▶ _Aufgabe A_:
Welche Personengruppen nennt der Textauszug zum Massgeblichkeitsprinzip?
▶ _Aufgabe B_:
Bearbeite den Textauszug zum Massgeblichkeitsprinzip: Gib die Stelle von „Darin liegt zugleich“ bis „Jahresrechnung beginnen muss.“ wieder und ersetze darin „Investoren“ durch „Anleger“.

Das aktuelle Schweizer Rechnungslegungsrecht hält wie bis anhin am Massgeblichkeitsprinzip fest und folgt damit der dritten Möglichkeit. Somit ist der handelsrechtliche Abschluss nach Obligationenrecht massgebend für die Steuerberechnung und -veranlagung. So müssen sowohl Selbstständigerwerbende als auch juristische Personen für die Veranlagung ihrer Steuererklärung insbesondere die Jahresrechnung beilegen (Art. 125 Abs. 2 lit. a DBG).
Darin liegt zugleich ein wesentlicher Unterschied zu den anerkannten Standards der Rechnungslegung, mit welchen das Ziel eines "true and fair view" erreicht werden soll, was mit der Möglichkeit zur Bildung stiller Reserven kollidiert. Das besondere Verhältnis zwischen dem Schweizer Rechnungslegungsrecht und dem Steuerrecht ist jedoch auch für Investoren wichtig, welche eine Optimierung der Unternehmensbesteuerung anstreben und sich daher bewusst sein müssen, dass diese aufgrund des Massgeblichkeitsprinzips bereits in der handelsrechtlichen Jahresrechnung beginnen muss.

▶ _Bereitgestellte Daten_:
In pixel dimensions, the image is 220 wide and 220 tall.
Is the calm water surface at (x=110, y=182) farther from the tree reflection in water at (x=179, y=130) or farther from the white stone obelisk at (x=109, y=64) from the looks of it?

▶ _Vollständige Ausgabe A_:
Selbstständigerwerbende, juristische Personen, Investoren

▶ _Vollständige Ausgabe B_:
Darin liegt zugleich ein wesentlicher Unterschied zu den anerkannten Standards der Rechnungslegung, mit welchen das Ziel eines "true and fair view" erreicht werden soll, was mit der Möglichkeit zur Bildung stiller Reserven kollidiert. Das besondere Verhältnis zwischen dem Schweizer Rechnungslegungsrecht und dem Steuerrecht ist jedoch auch für Anleger wichtig, welche eine Optimierung der Unternehmensbesteuerung anstreben und sich daher bewusst sein müssen, dass diese aufgrund des Massgeblichkeitsprinzips bereits in der handelsrechtlichen Jahresrechnung beginnen muss.